Dataset rows:
+++
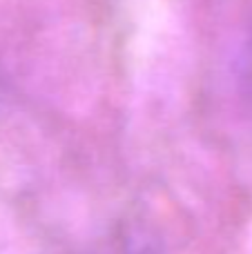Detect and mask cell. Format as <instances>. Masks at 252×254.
<instances>
[{
    "mask_svg": "<svg viewBox=\"0 0 252 254\" xmlns=\"http://www.w3.org/2000/svg\"><path fill=\"white\" fill-rule=\"evenodd\" d=\"M239 85L244 92L246 101L252 105V27L250 34L246 36V43L241 47V58H239Z\"/></svg>",
    "mask_w": 252,
    "mask_h": 254,
    "instance_id": "cell-1",
    "label": "cell"
}]
</instances>
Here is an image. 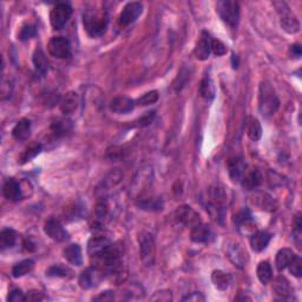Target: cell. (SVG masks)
+++
▸ Objective: Reproduce the listing verbatim from its beginning through the line containing "85L244 92L246 101L252", with both ends included. Omit the pictures from your copy.

▸ Answer for this exercise:
Detect and mask cell. Format as <instances>. Masks at 252×254.
<instances>
[{
    "mask_svg": "<svg viewBox=\"0 0 252 254\" xmlns=\"http://www.w3.org/2000/svg\"><path fill=\"white\" fill-rule=\"evenodd\" d=\"M239 85L244 92L246 101L252 105V27L250 34L246 36V43L241 47V58H239Z\"/></svg>",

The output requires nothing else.